So we stripped it down. The five benchmarks each get an equal vote. disk_gb is reported next to the score as an unweighted second axis, and the reader picks their own tradeoff. If you're optimizing for an 8 GB Mac, smaller wins. If you're on a 64 GB Studio, larger probably wins. The score doesn't pretend to know.

Two consequences worth flagging. (1) GSM8K is now back in the average. Earlier we worried about double-counting MMLU's reasoning content, but in practice GSM8K and MMLU disagree often enough on quants that letting GSM8K vote catches regressions MMLU misses. (2) HumanEval is in too, which means a quant that breaks code generation can't hide behind strong instruction-following.

Picking the KL reference

One technical note that took us a few iterations to get right.

For models that fit in RAM (everything ≤ ~10 B at bf16 on a 36 GB Mac), the KL reference is unambiguous: it's the bf16 model itself. For 27 B+, bf16 doesn't fit, and you need a substitute reference that's still strictly higher-fidelity than the candidate. The community's uniform-4-bit MLX publish of the same model is exactly that: same architecture and weights modulo quantization noise, just at uniform 4-bit (no per-layer mixed precision).
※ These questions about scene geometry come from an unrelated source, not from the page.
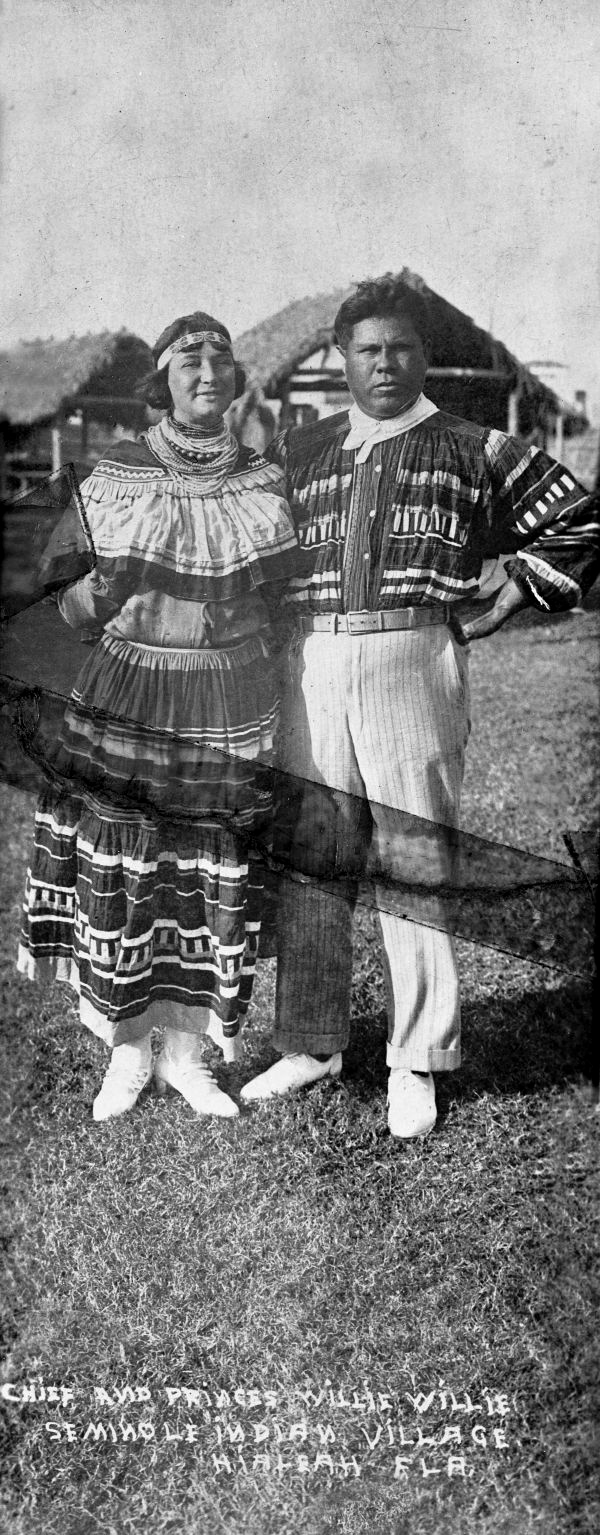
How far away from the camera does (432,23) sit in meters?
1.91

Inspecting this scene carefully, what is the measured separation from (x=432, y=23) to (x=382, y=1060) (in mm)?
1803

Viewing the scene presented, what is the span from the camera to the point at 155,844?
7.19ft

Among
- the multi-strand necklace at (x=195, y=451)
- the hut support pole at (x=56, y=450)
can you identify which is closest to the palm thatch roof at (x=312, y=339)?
the multi-strand necklace at (x=195, y=451)

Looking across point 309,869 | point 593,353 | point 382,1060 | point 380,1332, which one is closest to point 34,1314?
point 380,1332

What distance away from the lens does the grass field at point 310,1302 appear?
198 cm

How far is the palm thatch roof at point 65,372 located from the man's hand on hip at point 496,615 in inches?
26.6

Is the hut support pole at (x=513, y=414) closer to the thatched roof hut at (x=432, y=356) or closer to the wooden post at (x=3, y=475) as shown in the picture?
the thatched roof hut at (x=432, y=356)

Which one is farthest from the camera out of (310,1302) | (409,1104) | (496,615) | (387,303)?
(409,1104)

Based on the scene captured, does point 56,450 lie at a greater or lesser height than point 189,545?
greater

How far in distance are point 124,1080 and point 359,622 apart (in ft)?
3.36

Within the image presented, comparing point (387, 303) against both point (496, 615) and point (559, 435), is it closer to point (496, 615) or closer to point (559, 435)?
point (559, 435)

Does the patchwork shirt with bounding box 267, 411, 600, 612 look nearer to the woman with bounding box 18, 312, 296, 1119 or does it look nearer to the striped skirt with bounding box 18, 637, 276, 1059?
the woman with bounding box 18, 312, 296, 1119

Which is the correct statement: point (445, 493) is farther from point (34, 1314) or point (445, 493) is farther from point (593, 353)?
point (34, 1314)

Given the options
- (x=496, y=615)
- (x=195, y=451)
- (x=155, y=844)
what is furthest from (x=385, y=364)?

The auto-resolver picks bf16 if available, falls back to uniform-4-bit otherwise. The fall-back was originally driven by a crude params × 2 bytes size estimate, which under-counted gemma-4-26B-A4B's MoE expert tensors and tried to load 110 GB of bf16 into 36 GB of RAM. Now we hit HfApi.model_info() and sum the actual safetensors shard sizes. The resolver is exact and the OOM is gone.

What the framework caught

Tier-1 across our 12 pre-v0.1.0 quants flagged the two Gemma-4 27 B+ models as obvious calibration regressions (KL ≥ 0.93). Tier-2 on the same set surfaced two more, Qwen3.5-27B and Qwen3.6-27B, with low KL but degraded BFCL and IFEval from the WikiText-only calibration. We re-quanted those four and re-ran the same suite.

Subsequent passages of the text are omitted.